Ей вдруг показалось, что чаинки похожи на них с Василисой.
Такие же одинокие они, и мокрые от слез, как они в этот момент. Сдерживая себя из последних сил, она гладила дочь по голове, что - то ей напевала, укачивая ее. Василиса уснула. Захрапел и Тихон.
А женщина все смотрела, и смотрела на дно кружки. Вдруг поддавшись какому -то неведомому порыву она сунула свой палец в кружку, и попыталась поймать чаинки. Спасти их. Чаинка покрупней, ушла на дно, а маленькая прилипла к ее пальцу.И вдруг начала таять… растекаясь янтарной капелькой на ее пальце.

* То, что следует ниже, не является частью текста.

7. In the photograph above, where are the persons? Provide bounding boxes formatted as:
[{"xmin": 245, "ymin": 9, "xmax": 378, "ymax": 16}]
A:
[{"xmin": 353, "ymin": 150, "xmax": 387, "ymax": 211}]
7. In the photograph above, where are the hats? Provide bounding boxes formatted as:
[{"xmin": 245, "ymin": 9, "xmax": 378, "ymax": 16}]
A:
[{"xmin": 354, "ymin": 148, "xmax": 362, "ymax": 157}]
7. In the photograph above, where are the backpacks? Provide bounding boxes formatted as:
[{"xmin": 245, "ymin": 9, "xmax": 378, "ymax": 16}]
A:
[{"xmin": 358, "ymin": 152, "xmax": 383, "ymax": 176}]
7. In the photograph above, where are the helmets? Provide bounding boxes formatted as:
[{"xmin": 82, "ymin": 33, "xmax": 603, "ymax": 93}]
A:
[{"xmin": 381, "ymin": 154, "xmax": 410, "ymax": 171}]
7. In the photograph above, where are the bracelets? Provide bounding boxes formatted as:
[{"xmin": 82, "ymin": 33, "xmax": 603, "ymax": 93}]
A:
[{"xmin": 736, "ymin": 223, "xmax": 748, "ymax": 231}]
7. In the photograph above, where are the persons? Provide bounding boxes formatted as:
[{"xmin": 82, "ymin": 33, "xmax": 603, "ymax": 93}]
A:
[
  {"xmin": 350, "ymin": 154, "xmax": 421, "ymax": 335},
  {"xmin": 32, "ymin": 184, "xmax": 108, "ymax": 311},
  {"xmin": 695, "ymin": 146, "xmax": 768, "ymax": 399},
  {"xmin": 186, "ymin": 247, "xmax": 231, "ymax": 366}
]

Мгновение и капелька высохла, оставив, лишь маленькое, как родинка пятнышко на ладони женщины.
Дочь засыпала, просыпалась, вскрикивала, что - то шептала во сне.
Женщину морило, но не выпускала дочь из рук.
Василий проскочил деревню на третий раз. Закончилась улица, начался лог.
Пока, все правильно. Так и есть, как говорил этот Тихон. Дома, лог, а вон и одинокая хата. Наконец- то можно будет отдохнуть.
Он притормозил у самого забора. Странно, почему председатель забрался так далеко от деревенской жизни? Василь привык, что начальство любит жить в центре. Деревни? Города ? Внимания? Не важно, главное в центре. А тут прям, диковина какая - то … председатель, как рак отшельник… да, и хата —больно бедная на вид.
Старая хата, словно прочитав мысли студента, заскрипела перекошенными ставнями, жаловалась…
Василий отворил калитку, вошел во двор.